Il fuoriclasse svizzero si è presentato all'appuntamento olimpico come un outsider di lusso, un appellativo insolito per lui in una prova contro il tempo. La strada, quest'anno, aveva dato verdetti diversi ed in tanti pensavano che la medaglia più pregiata fosse un affare britannico-olandese, con Froome e Dumoulin a giocarsi la vittoria. E invece Fabian Cancellara ha letteralmente dominato la competizione. Uno scenario visto e rivisto più volte in oltre 15 anni di carriera per un corridore che è universalmente riconosciuto come il più grande cronoman della storia del ciclismo.
Quattro titoli iridati e due allori olimpici parlano per lui.
A fine anno Cancellara smetterà di correre e non è chiaro ancora quale possa essere il suo programma nel finale di stagione.

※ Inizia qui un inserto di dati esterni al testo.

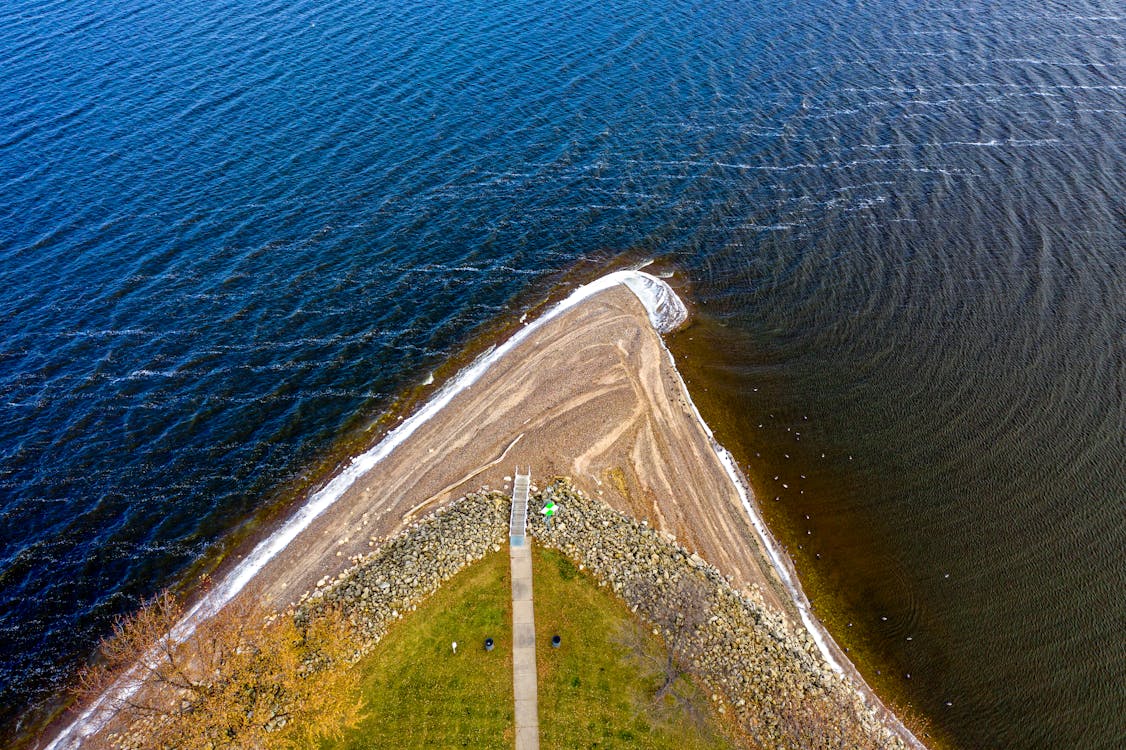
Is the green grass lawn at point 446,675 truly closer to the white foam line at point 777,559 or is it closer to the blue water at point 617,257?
the blue water at point 617,257

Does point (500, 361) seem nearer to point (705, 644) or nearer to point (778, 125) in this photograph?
point (705, 644)

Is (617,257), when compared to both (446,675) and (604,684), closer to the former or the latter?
(604,684)

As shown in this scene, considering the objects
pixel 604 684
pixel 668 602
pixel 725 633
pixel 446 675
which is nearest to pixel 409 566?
pixel 446 675

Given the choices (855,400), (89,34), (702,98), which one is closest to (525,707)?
(855,400)

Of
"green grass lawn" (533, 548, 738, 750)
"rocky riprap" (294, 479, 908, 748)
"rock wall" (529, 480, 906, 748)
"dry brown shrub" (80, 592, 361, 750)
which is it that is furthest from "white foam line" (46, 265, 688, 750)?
"green grass lawn" (533, 548, 738, 750)

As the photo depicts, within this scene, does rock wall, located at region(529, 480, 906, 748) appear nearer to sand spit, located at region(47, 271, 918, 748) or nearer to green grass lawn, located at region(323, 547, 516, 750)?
sand spit, located at region(47, 271, 918, 748)
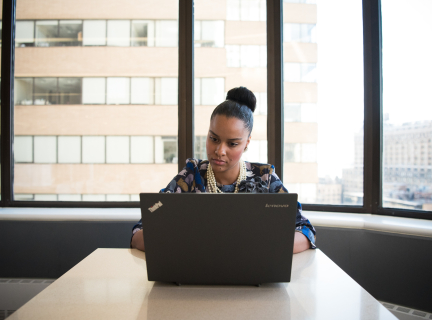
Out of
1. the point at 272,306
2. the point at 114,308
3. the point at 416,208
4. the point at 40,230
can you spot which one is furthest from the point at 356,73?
the point at 40,230

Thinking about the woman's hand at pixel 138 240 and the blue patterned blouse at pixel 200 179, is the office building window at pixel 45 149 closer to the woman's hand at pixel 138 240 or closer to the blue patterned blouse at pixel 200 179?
the blue patterned blouse at pixel 200 179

Alcuni pensano che la prova olimpica possa essere addirittura la sua ultima gara, più probabile invece vederlo ancora una volta protagonista ai mondiali, alla ricerca di un ultimo successo prestigioso, un'ultima stazione da conquistare.

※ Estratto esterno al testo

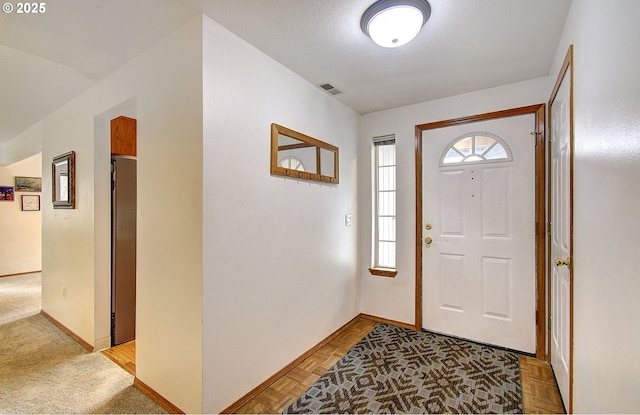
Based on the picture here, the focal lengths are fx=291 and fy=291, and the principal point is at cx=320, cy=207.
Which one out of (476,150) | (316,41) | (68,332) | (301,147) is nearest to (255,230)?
(301,147)

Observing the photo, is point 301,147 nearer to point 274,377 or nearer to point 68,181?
point 274,377

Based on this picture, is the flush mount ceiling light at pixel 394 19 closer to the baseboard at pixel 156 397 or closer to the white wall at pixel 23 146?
the baseboard at pixel 156 397

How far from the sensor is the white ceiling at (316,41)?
160cm

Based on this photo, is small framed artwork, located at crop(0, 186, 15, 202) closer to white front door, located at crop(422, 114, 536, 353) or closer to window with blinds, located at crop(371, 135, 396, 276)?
window with blinds, located at crop(371, 135, 396, 276)

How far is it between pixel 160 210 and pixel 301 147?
1.16 meters

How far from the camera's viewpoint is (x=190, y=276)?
5.63ft

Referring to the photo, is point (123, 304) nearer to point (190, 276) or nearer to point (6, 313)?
point (190, 276)

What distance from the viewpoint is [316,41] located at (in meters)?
1.92

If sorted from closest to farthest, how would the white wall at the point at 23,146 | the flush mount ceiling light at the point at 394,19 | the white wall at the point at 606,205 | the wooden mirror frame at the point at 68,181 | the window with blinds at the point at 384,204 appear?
the white wall at the point at 606,205 < the flush mount ceiling light at the point at 394,19 < the wooden mirror frame at the point at 68,181 < the window with blinds at the point at 384,204 < the white wall at the point at 23,146

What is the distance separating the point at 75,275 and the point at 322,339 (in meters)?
2.47

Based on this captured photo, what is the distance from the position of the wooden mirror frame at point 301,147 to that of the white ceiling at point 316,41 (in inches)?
20.1

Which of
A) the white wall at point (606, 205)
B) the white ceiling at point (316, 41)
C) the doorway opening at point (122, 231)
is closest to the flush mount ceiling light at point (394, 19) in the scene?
the white ceiling at point (316, 41)

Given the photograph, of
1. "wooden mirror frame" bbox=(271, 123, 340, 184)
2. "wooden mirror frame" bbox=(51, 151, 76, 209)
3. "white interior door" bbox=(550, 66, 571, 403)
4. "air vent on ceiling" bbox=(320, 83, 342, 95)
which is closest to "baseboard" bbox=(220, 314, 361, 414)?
"wooden mirror frame" bbox=(271, 123, 340, 184)

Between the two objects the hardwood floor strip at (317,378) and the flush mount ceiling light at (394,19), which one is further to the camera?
the hardwood floor strip at (317,378)
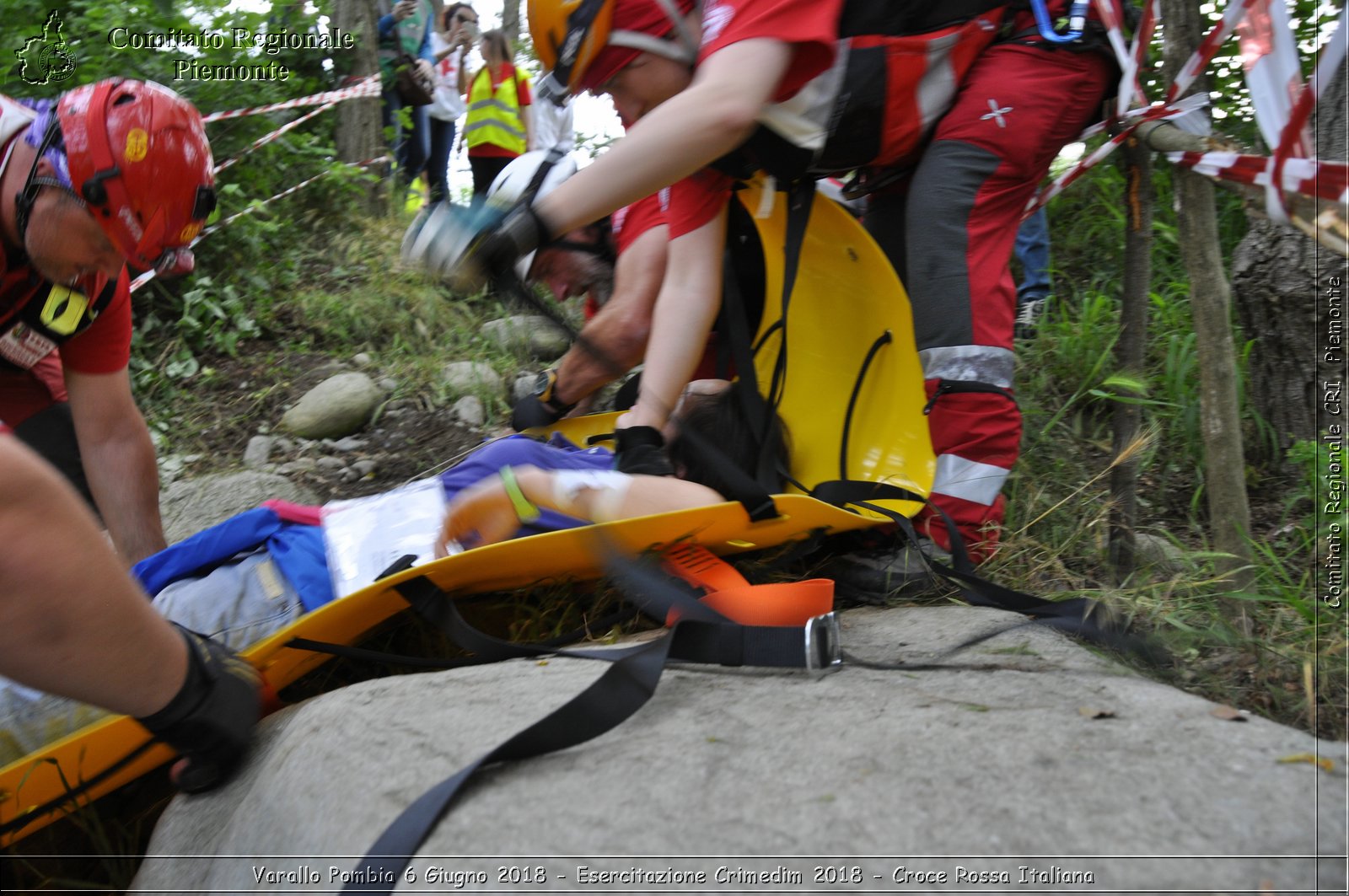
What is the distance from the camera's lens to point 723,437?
2.43 meters

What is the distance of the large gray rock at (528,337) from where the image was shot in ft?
14.9

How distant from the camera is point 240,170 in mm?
4961

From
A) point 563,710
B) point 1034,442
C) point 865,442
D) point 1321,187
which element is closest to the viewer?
point 563,710

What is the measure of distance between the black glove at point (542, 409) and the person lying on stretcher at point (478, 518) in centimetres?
69

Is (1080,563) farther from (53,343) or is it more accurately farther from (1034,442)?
(53,343)

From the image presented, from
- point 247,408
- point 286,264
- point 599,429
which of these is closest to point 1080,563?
point 599,429

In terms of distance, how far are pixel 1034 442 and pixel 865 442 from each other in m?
0.67

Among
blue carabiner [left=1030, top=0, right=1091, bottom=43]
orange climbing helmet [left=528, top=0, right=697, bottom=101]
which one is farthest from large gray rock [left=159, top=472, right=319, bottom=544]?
blue carabiner [left=1030, top=0, right=1091, bottom=43]

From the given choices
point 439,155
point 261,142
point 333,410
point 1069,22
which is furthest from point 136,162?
point 439,155

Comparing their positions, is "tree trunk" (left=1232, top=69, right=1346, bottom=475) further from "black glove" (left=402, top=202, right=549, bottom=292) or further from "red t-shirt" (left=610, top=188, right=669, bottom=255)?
"black glove" (left=402, top=202, right=549, bottom=292)

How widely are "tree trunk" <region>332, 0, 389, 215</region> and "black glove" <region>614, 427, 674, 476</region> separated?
4.20 m

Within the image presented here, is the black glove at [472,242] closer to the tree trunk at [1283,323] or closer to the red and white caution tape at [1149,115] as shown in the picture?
the red and white caution tape at [1149,115]

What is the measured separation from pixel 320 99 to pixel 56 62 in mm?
1750

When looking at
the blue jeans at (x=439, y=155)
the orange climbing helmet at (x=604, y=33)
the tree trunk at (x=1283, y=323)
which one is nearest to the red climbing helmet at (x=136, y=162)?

Migliaia di persone, davanti alla tv e lungo le strade del percorso brasiliano, hanno fatto il tifo per lui, sperando nell'epilogo che un campione di questa portata meritava. Lo svizzero ha provato a lasciare il segno per l'ultima volta al Fiandre e alla Roubaix, ma Peter Sagan ed una caduta gli hanno negato un'altra pietra da aggiungere al suo muro franco-belga.

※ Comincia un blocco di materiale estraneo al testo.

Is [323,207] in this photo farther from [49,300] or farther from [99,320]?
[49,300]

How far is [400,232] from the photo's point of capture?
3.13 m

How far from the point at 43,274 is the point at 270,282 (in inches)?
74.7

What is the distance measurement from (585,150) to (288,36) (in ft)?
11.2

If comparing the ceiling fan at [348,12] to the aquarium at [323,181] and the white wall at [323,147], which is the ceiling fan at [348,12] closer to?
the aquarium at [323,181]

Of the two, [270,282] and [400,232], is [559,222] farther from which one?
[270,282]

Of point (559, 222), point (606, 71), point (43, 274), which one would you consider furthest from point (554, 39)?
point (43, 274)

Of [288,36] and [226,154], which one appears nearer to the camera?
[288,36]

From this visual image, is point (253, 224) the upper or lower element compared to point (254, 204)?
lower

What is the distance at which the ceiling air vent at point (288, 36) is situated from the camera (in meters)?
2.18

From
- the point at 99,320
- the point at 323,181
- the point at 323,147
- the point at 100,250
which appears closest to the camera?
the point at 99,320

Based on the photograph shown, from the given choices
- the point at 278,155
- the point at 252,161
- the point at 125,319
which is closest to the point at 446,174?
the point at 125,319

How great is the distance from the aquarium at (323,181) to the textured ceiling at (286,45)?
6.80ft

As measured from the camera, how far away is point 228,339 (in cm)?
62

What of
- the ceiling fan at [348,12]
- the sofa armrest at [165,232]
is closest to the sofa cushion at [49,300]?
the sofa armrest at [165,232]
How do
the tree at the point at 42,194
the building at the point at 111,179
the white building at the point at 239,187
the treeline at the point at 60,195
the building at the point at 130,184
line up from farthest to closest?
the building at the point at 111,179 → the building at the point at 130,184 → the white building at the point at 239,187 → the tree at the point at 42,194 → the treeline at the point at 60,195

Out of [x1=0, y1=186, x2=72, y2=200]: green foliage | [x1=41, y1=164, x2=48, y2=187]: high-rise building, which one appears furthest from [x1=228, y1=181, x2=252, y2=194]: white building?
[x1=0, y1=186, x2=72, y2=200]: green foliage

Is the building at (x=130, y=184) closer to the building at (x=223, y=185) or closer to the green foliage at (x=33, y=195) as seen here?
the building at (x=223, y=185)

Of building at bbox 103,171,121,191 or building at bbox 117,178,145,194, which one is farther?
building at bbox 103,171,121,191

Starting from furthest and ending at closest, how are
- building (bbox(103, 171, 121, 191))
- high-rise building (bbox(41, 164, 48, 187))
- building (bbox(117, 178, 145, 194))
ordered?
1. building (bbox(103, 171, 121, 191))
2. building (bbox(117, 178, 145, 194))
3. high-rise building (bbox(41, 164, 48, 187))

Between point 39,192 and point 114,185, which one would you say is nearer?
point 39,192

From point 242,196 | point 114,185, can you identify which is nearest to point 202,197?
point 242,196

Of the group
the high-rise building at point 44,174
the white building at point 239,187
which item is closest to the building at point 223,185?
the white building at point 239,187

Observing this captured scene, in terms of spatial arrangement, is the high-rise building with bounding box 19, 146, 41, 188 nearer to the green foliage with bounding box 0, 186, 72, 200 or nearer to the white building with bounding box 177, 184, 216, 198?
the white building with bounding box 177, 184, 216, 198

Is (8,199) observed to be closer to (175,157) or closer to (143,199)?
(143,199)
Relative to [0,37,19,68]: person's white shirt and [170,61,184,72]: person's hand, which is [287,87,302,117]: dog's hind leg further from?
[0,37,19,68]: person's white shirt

Lungo gli impegnativi 54,6 km della crono brasiliana, invece, Cancellara ha disegnato il suo personale capolavoro, un saggio di potenza, esperienza ed abilità nella guida della bici che per tanti anni lo hanno reso un mostro sacro. Gli avversari lo hanno visto con il binocolo. Dumoulin, uno dei migliori interpreti delle prove contro il tempo negli ultimi dodici mesi, si è dovuto accontentare dell'argento con ben 47 secondi di ritardo. Chris Froome, il signore giallo degli ultimi due Tour de France, ha vinto il bronzo pagando più di un minuto.
Una prova di forza del più forte per eccellenza. Nel ciclismo moderno è difficile vedere un atleta essere competitivo durante tutto l'anno: dalla Sanremo al Mondiale, passando per le classiche del Nord ed il Tour de France. Cancellara lo ha fatto senza avere uno spunto particolarmente veloce o un'attitudine per le salite. Il suo fisico possente lo ha condannato beatamente a vincere dominando, che fosse sul pavè di Arenberg, sul muro di Grammont o in un prologo del Tour.
Lasciargli 5 metri nel finale di una corsa tirata significava rivederlo all'arrivo. Come un treno in partenza, ti lascia l'illusione e l'impressione di poterlo raggiungere correndo, salvo poi sparire dal tuo campo ottico.
Ora che la Locomotiva di Berna è arrivata, sarà più facile poter studiare i suoi segreti e rimembrare le sue gesta, ma sarà impossibile comprendere quel compromesso alieno di velocità e possanza.